Lipoxygenase-mediated hydrogen peroxide-dependent N-demethylation of N,N-dimethylaniline and related compounds

To date, studies of xenobiotic N-demethylation have focused on heme-proteins such as P450 and peroxidases. In this study we investigated the ability of non-heme iron proteins, namely soybean lipoxygenase (SLO) and human term placental lipoxygenase (HTPLO) to mediate N-demethylation of N,N-dimethylaniline (DMA) and related compounds in the presence of hydrogen peroxide. In addition to being hydrogen peroxide dependent, the reaction was also dependent on incubation time, concentration of enzyme and DMA and the pH of the medium. Using Nash reagent to estimate formaldehyde production, we determined the specific activity for SLO mediated N-demethylation of DMA to be 200 + 18 nmol HCHO/min per mg protein or 23 +/- 2 nmol/min per nmol of enzyme, while that of HTPLO was 33 +/- 4 nmol HCHO/min per mg protein.

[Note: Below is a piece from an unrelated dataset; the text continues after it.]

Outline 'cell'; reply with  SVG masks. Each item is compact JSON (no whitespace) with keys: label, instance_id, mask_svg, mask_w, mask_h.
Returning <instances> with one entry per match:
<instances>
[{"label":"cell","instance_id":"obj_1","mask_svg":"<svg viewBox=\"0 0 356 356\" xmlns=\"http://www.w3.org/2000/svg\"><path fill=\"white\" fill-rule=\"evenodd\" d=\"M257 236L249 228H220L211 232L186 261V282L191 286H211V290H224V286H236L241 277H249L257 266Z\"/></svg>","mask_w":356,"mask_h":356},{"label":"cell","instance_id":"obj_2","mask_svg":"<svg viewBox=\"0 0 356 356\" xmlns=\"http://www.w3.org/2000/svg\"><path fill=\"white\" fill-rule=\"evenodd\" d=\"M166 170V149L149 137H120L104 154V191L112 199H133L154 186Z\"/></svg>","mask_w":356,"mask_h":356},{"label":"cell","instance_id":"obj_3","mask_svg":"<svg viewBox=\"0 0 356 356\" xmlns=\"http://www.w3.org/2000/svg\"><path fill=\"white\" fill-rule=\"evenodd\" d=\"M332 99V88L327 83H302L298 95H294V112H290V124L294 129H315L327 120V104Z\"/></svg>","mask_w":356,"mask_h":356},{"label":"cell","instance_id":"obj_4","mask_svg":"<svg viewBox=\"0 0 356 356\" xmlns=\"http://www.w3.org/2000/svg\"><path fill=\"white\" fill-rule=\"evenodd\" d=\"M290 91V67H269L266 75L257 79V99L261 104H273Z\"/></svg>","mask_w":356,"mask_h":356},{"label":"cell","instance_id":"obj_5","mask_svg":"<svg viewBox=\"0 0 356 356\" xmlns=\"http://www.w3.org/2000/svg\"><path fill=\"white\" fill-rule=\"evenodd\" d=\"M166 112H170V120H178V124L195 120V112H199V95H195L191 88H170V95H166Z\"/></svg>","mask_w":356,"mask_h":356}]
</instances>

Nordihydroguaiaretic acid (NDGA), a classical inhibitor of lipoxygenase (LO), as well as antioxidants and free radical reducing agents, caused a marked reduction in the rate of production of formaldehyde from DMA by SLO. Besides N,N-dimethylaniline, N-methylaniline, N,N,N',N'-tetramethylbenzidine, N,N-dimethyl-p-phenylenediamine, N,N-dimethyl-3-nitroaniline and N,N-dimethyl-p-toluidine were also demethylated by SLO. The formation of a DMA N-oxide was not detected. Preliminary experiments suggested SLO-mediated hydrogen peroxide-dependent S-dealkylation of methiocarb or O-dealkylation of 4-nitroanisole does not occur.